::: Document extract :::

Principles of Large Scale Systems: January 2008

Joel Spolsky posted an article today on system availability. He postulated some widely held, but in my opinion misguided notions about the viability of building highly-available systems entitled the "Five Whys".

To paraphrase, Joel argued that there are classes of failures that can't be anticipated and that instead of trying to anticipate them or how to measure your progress in system hardening through SLA metrics, you should focus on your diagnosis, root cause, and resolution process.

I agree those processes are necessary, but they are not sufficient. Building highly available software is possible. The processes, tools, and infrastructure necessary to guarantee availability does have a cost. Here is my analysis of where Joel's goes off track:

a) Joel describes an example of a poorly configured router causing a serious outage. He proceeds to argue that creating an SLA around the router isn't the right thing to do based on the opinion that many failure events are "unknown unknowns" or Black Swans. However, the poorly configured router is clearly an example of a "known known" and not a Black Swan. Someone busted the configuration. There are a number of easy ways this could have been prevented. Peer review of configuration, automated configuration installation, configuration validation tools, checklists are all viable solutions and relatively low-cost solutions that would have eliminated this problem.

b) Joel further argues that trying to have "6 nines" availability is a ridiculous goal as it is less than 30 seconds downtime per year. He has a point that most any event will be more than seconds long and so "6 nines" measured in a year is effectively 100%. If you're shooting for 6 nines, then you need to measure over a longer time-period than a year. That said, it doesn't invalidate the whole notion of an minute-based availability metric. There is a material difference between 99%, 99.9%, 99.99% and 99.999% availability. They are an order of magnitude each. 99% is 5,260 minutes of downtime a year -- 87 hours or 3.6 days! 99.9% is 526 minutes or 8.7 hours of downtime per year. There is sufficient granularity in those numbers to be statistically significant over a year. I don't believe you can argue that black-swan events should cause 3.6 days of downtime per-year and ideally you'd be much less than 8.7 hours/year too, making 4 9's a very reasonable target.

::: Data segment :::

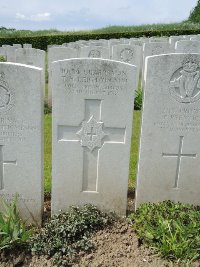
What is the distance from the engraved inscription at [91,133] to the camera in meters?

:::

* _Tasks for this exercise_:
1. From the post on system availability, print the text starting at the words "Joel Spolsky posted" and ending after the words "and resolution process.".
2. Based on the post on system availability, say whether each statement agrees with it. Answer yes or no and quote the words that decide it.
(a) The author treats the poorly configured router as a Black Swan.
(b) An availability of 99.9% comes to 526 minutes of downtime per year.
(c) The author holds that diagnosis, root cause, and resolution processes are sufficient.
3. The post on system availability names several solutions that would have prevented the poorly configured router. List all of them.

* _Written answers_:
1.
Joel Spolsky posted an article today on system availability. He postulated some widely held, but in my opinion misguided notions about the viability of building highly-available systems entitled the "Five Whys".

To paraphrase, Joel argued that there are classes of failures that can't be anticipated and that instead of trying to anticipate them or how to measure your progress in system hardening through SLA metrics, you should focus on your diagnosis, root cause, and resolution process.

2.
(a) No: "the poorly configured router is clearly an example of a "known known" and not a Black Swan."
(b) Yes: "99.9% is 526 minutes or 8.7 hours of downtime per year."
(c) No: "I agree those processes are necessary, but they are not sufficient."

3.
- Peer review of configuration
- Automated configuration installation
- Configuration validation tools
- Checklists